Meta's restructuring creates a new applied AI engineering organization led by long-time executive Maher Saba, who will report directly to the CTO, Andrew Bosworth. This new group will feature an unusually flat structure with as many as 50 individual contributors for every manager, a design intended to accelerate decision-making and reduce bureaucracy. The move strategically splits Meta's AI efforts, distributing responsibility between Alexandr Wang's research-focused Superintelligence Labs and Saba's applied engineering team. This organizational redundancy is designed to mitigate risk; if one team encounters obstacles, others can continue to advance on key projects like the AI models codenamed Avocado and Mango. At Alibaba, the departure of Qwen's technical lead, Lin Junyang, follows the exits of at least two other senior AI executives this year: the head of post-training and a staff research scientist focused on coding. Lin, born in 1993, was considered a core architect behind Qwen's rapid progress and a key reason for its competitiveness with fewer resources than rivals. Lin's resignation is reportedly tied to a planned reorganization of the Qwen team. The proposal would shift the division from a vertically integrated system to horizontal teams focused on functions like pre-training and multimodal development, a move that would have reduced Lin's direct management role.
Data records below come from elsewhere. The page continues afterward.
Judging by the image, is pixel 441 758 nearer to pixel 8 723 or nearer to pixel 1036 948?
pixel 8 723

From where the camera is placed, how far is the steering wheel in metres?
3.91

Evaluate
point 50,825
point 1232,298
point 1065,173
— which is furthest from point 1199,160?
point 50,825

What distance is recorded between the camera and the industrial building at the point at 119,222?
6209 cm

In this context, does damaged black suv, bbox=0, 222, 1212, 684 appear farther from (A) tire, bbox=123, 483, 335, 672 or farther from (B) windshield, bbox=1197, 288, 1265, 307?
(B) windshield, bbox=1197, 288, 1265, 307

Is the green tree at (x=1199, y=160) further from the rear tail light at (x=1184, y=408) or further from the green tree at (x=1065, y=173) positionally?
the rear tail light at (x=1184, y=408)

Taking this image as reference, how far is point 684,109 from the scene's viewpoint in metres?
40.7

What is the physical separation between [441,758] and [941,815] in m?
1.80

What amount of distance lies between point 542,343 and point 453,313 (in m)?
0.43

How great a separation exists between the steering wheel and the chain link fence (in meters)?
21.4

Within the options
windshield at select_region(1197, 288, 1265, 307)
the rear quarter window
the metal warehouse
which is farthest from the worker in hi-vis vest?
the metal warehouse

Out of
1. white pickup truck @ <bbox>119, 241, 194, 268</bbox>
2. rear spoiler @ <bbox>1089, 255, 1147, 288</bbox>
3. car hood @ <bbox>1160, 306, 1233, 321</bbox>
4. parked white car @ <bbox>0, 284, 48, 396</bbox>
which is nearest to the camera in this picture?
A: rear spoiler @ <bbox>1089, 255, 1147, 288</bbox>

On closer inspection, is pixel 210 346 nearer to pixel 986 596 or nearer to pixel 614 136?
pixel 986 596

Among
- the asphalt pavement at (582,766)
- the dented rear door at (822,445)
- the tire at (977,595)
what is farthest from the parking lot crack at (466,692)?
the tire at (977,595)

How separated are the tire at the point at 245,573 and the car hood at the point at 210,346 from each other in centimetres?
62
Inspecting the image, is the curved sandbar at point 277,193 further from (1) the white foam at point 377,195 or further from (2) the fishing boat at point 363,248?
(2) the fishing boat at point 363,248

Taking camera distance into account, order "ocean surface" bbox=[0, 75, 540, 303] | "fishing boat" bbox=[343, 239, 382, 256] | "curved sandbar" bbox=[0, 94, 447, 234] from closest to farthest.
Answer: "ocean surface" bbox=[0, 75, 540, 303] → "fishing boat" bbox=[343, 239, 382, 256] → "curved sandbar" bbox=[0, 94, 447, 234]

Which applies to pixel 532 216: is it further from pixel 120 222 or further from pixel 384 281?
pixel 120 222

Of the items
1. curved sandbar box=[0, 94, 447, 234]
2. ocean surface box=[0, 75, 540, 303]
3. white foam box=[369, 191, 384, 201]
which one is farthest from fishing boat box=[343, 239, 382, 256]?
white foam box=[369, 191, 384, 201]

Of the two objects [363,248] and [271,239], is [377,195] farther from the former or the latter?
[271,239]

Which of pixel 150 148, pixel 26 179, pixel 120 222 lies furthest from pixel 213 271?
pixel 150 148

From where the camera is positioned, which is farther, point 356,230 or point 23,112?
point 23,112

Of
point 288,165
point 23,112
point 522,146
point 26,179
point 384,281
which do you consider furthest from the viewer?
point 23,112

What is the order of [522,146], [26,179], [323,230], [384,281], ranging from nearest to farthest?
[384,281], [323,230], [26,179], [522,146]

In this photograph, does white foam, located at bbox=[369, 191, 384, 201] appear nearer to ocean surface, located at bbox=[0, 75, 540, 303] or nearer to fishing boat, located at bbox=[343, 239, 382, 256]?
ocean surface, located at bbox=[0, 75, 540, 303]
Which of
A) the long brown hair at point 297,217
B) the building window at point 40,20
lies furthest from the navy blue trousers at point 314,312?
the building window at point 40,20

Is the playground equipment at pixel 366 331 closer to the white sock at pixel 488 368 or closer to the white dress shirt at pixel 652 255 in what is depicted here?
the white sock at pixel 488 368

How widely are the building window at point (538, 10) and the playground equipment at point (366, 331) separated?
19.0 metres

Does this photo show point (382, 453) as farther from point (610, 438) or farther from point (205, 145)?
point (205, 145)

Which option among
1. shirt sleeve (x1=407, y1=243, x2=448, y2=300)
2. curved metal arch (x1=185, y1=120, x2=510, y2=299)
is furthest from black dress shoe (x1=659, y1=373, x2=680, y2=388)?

Analysts point to an underlying tension between Qwen's open-source strategy, which has cultivated a large global community, and the commercial pressure to generate revenue directly through APIs. This conflict between community-building and monetization represents a core strategic challenge for leaders in the open-source AI space. These leadership shuffles highlight the immense difficulty of scaling AI engineering teams. Unlike traditional software development, AI projects involve non-linear processes and unpredictable edge cases that challenge established organizational structures. As a result, only 22% of organizations believe their current architecture can support AI workloads without significant modification. The broader trend is a fundamental redesign of the tech organization itself, moving beyond treating AI as a simple productivity tool. Companies are restructuring workflows to integrate human-AI collaboration, shifting the role of engineers from executors to orchestrators of increasingly autonomous systems.